Prompt ▸
Find the line containing "How much space" in the material below; copy that line and all following lines exactly.

[Source records]
━━━━━━

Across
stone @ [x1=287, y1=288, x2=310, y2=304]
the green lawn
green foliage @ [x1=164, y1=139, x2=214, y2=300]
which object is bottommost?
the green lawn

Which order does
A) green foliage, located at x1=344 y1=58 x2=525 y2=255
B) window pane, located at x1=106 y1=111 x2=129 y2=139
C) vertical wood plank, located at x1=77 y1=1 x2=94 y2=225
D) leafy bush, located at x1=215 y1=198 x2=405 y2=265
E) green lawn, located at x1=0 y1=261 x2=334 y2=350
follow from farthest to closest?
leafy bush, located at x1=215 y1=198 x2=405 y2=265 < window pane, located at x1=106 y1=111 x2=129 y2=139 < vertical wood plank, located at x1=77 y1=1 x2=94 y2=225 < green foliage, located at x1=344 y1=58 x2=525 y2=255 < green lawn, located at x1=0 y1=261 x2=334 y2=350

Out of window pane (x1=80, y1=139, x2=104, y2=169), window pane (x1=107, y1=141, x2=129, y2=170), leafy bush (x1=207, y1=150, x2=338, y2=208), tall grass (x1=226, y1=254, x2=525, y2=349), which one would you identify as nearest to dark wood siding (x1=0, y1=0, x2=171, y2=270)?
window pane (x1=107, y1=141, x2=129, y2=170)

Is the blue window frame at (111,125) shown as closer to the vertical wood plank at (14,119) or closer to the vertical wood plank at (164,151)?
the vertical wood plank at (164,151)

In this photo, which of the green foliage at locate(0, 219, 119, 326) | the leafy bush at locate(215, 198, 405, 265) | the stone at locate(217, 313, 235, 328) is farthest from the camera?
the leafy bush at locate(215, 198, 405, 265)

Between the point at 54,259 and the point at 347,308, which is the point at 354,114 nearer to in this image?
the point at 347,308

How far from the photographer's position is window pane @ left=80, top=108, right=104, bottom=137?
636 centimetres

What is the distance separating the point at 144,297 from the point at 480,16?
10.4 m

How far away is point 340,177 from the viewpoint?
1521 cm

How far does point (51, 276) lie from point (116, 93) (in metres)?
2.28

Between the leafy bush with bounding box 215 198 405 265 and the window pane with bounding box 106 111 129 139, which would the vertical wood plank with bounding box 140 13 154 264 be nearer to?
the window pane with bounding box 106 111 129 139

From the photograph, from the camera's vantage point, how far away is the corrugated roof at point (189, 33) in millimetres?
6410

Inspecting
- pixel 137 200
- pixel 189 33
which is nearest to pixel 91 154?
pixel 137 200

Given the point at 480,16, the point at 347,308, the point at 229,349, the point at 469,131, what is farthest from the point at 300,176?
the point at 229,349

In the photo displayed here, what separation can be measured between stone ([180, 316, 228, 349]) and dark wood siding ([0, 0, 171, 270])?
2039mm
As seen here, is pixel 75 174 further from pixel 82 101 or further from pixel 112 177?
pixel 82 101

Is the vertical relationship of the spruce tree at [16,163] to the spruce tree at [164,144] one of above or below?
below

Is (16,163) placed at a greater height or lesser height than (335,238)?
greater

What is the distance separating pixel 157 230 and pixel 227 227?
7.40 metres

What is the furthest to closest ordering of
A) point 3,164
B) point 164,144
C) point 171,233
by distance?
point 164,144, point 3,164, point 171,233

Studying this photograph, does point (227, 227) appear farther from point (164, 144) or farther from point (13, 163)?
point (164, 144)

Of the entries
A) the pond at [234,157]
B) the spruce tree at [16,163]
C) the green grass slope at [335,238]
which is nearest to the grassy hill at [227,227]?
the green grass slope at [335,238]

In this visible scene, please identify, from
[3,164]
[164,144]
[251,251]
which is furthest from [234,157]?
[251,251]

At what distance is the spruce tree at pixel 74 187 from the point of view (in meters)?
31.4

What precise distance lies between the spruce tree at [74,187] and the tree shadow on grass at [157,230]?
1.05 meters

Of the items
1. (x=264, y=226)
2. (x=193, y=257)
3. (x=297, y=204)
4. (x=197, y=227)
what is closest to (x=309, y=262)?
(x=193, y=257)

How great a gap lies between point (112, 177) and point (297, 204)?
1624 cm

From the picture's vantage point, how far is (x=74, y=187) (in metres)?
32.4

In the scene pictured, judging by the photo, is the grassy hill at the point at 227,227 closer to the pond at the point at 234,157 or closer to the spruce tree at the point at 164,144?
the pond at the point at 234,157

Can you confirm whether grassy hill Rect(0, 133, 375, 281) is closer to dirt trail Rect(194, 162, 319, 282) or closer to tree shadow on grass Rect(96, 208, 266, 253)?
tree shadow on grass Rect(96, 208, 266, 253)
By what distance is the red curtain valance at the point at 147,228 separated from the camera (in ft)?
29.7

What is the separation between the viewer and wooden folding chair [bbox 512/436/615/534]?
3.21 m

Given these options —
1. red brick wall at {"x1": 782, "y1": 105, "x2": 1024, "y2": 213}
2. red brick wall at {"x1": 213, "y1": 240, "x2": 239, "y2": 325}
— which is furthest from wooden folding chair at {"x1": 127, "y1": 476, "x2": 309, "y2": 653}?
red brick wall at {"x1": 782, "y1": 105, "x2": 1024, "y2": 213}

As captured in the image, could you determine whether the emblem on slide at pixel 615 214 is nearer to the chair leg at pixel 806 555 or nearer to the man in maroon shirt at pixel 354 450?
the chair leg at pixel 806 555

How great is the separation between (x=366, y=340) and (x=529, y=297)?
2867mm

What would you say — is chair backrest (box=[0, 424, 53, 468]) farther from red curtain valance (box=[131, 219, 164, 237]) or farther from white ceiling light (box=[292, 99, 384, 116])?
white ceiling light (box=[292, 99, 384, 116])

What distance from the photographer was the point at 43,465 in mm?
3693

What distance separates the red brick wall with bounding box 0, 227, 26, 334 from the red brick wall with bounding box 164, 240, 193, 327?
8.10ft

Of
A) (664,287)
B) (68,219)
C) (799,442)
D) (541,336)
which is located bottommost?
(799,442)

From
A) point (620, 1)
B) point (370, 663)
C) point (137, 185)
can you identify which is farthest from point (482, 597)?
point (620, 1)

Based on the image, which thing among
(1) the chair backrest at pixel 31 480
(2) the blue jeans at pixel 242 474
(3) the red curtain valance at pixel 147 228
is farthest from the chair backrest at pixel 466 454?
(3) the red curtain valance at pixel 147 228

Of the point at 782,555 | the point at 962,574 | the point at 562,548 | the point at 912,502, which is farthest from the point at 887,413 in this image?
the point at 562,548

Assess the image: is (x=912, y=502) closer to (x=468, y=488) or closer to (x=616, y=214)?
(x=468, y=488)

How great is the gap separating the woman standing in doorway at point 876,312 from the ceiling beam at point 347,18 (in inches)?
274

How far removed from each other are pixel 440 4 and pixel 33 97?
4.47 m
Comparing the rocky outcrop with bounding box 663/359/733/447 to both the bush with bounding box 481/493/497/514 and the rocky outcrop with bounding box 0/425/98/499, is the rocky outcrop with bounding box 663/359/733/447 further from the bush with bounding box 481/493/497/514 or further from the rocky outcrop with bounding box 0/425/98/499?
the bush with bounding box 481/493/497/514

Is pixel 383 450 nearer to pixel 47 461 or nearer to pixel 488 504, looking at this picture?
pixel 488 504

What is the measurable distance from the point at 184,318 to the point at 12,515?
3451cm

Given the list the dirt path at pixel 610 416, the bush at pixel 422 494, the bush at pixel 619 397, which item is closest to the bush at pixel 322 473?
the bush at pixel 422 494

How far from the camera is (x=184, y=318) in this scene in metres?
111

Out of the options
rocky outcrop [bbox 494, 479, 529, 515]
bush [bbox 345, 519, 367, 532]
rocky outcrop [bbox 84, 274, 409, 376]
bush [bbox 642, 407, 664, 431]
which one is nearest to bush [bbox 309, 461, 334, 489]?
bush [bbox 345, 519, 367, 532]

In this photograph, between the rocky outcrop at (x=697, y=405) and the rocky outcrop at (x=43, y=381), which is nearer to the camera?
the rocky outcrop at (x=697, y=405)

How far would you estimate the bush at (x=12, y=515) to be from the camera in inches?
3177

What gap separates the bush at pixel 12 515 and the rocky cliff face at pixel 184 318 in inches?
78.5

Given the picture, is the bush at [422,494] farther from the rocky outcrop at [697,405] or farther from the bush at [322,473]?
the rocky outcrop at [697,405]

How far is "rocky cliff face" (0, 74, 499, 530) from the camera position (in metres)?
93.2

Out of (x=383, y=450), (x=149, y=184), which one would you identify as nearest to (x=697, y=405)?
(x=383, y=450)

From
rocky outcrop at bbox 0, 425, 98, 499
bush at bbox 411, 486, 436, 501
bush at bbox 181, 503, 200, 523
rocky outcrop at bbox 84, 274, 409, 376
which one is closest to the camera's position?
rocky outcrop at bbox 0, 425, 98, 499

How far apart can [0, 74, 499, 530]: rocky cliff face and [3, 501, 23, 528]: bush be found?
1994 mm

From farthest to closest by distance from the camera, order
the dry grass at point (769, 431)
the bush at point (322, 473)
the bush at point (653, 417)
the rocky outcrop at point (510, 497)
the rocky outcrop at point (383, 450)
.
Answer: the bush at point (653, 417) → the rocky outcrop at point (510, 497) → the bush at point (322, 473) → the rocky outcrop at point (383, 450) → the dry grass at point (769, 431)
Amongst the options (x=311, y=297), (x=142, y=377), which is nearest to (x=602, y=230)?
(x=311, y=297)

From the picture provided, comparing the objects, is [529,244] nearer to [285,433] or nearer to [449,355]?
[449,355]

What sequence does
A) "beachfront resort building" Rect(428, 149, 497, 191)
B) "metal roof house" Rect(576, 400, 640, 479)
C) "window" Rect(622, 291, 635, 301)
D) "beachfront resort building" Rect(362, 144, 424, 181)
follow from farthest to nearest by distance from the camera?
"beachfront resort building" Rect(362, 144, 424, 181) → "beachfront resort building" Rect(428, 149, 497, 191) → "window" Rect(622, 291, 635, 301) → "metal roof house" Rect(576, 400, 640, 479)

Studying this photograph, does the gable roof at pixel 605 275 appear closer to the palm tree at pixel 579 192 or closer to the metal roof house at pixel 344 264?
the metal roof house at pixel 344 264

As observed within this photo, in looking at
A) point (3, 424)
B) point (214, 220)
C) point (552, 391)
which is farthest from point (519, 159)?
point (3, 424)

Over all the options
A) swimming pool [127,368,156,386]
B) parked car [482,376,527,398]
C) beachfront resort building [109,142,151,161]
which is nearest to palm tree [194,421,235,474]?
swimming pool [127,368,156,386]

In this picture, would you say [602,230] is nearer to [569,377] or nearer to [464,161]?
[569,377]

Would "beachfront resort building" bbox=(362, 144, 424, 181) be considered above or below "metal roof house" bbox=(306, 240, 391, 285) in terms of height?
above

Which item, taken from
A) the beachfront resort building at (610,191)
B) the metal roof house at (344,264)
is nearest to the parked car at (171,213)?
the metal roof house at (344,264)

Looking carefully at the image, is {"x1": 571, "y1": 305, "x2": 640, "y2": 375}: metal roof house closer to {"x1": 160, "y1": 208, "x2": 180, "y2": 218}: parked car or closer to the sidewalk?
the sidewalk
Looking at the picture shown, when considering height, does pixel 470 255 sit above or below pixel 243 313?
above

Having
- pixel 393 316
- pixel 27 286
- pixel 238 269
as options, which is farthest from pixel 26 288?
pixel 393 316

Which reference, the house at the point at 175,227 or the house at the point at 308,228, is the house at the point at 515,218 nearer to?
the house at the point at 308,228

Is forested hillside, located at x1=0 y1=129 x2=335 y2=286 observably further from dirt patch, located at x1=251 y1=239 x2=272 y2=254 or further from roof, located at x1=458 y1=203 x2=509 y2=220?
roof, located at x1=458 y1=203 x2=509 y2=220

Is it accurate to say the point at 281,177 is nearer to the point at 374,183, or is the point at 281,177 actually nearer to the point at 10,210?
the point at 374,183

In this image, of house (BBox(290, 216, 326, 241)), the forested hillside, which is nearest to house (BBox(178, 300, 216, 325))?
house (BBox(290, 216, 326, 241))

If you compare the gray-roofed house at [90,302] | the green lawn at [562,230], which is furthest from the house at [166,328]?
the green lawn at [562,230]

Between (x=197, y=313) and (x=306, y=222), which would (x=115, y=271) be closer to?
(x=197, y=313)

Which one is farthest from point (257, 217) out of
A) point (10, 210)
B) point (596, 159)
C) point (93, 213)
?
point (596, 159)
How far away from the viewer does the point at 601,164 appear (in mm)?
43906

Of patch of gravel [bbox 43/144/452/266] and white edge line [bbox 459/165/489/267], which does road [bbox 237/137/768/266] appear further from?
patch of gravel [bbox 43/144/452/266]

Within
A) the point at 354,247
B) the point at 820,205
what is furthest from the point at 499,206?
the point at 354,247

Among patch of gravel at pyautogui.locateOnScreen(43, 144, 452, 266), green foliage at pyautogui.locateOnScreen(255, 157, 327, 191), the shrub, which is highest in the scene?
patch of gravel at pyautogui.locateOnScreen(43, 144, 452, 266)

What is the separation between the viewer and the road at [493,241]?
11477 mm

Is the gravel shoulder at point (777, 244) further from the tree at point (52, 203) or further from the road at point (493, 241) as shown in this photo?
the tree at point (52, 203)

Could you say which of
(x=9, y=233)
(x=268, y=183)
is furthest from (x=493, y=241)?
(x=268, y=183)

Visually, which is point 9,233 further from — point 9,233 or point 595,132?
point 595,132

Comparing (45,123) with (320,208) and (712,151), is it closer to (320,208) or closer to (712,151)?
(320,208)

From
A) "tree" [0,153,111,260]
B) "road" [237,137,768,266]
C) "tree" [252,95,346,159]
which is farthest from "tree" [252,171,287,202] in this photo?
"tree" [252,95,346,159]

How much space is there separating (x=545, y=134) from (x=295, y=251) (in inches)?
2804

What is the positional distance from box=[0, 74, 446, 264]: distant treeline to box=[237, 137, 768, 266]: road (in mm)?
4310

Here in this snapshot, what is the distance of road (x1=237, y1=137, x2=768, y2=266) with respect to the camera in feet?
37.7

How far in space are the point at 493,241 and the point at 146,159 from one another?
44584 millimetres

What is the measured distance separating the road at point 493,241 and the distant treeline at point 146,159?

━━━━━━

Reply ▸
How much space is there separating (x=545, y=134) from (x=295, y=251) (in inches)?
2804

What is the positional distance from box=[0, 74, 446, 264]: distant treeline to box=[237, 137, 768, 266]: road (in mm)?
4310

Here in this snapshot, what is the distance of road (x1=237, y1=137, x2=768, y2=266) with respect to the camera in feet?
37.7

How far in space are the point at 493,241 and the point at 146,159 from one another?
44584 millimetres

What is the measured distance separating the road at point 493,241 and the distant treeline at point 146,159?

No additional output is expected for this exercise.